I have the following configuration:

I am trying to build the native_client for python and when I run the first command:

bazel build -c opt --copt=-O3 --copt="-D_GLIBCXX_USE_CXX11_ABI=0" //native_client:libctc_decoder_with_kenlm.so

from the readme then I am getting this error:

ERROR: /home/nvidia/data_1/bazel_cache/_bazel_nvidia/4b572e4626de8216768980dc63f03b80/external/jpeg/BUILD:269:1: C++ compilation of rule '@jpeg//:simd_armv7a' failed (Exit 1)
gcc: error: unrecognized command line option '-mfloat-abi=softfp'
Target //native_client:libctc_decoder_with_kenlm.so failed to build
Use --verbose_failures to see the command lines of failed build steps.
INFO: Elapsed time: 95.915s, Critical Path: 0.96s
INFO: 10 processes: 10 local.
FAILED: Build did NOT complete successfully

I find wired that gcc is complaining about armv7a when in fact TX2 has armv8a (if I am not mistaken).
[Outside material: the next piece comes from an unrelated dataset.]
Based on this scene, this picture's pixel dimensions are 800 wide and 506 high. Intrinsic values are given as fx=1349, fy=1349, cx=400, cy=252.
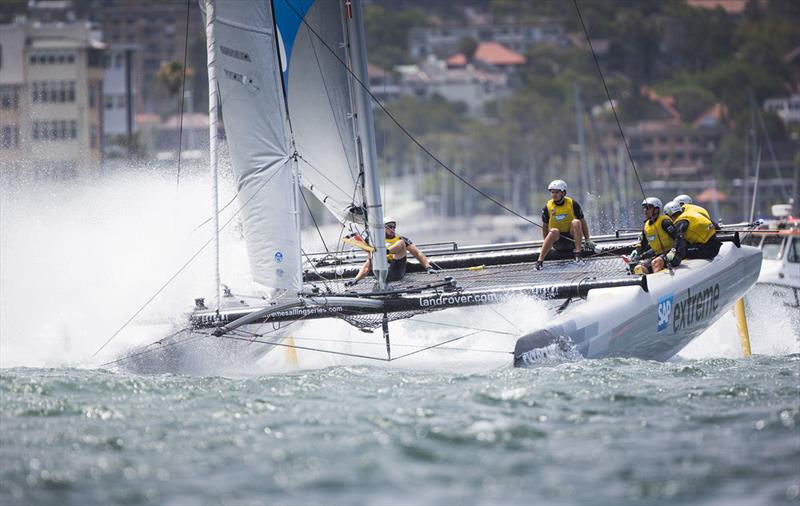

Could somebody please give me some ideas how to proceed further?

lissyx commented 6 years ago

@gheorghelisca This is not the right place for asking for help. The error message actually confirms you are building on ARMv8 with Aarch64 compiler, hence the inexistent float abi command line argument. I cannot help more, we don't support in-situ ARM building, please cross-compile.

lissyx commented 6 years ago

@gheorghelisca You should discuss that on the Discourse forum and specifically with @elpimous, he actually run this setup and I know he recently updated his work on current master without any issue.

gheorghelisca commented 6 years ago

@lissyx Thanks a bunch! ... I will get in touch with @elpimous .

lock[bot] commented 5 years ago

This thread has been automatically locked since there has not been any recent activity after it was closed. Please open a new issue for related bugs.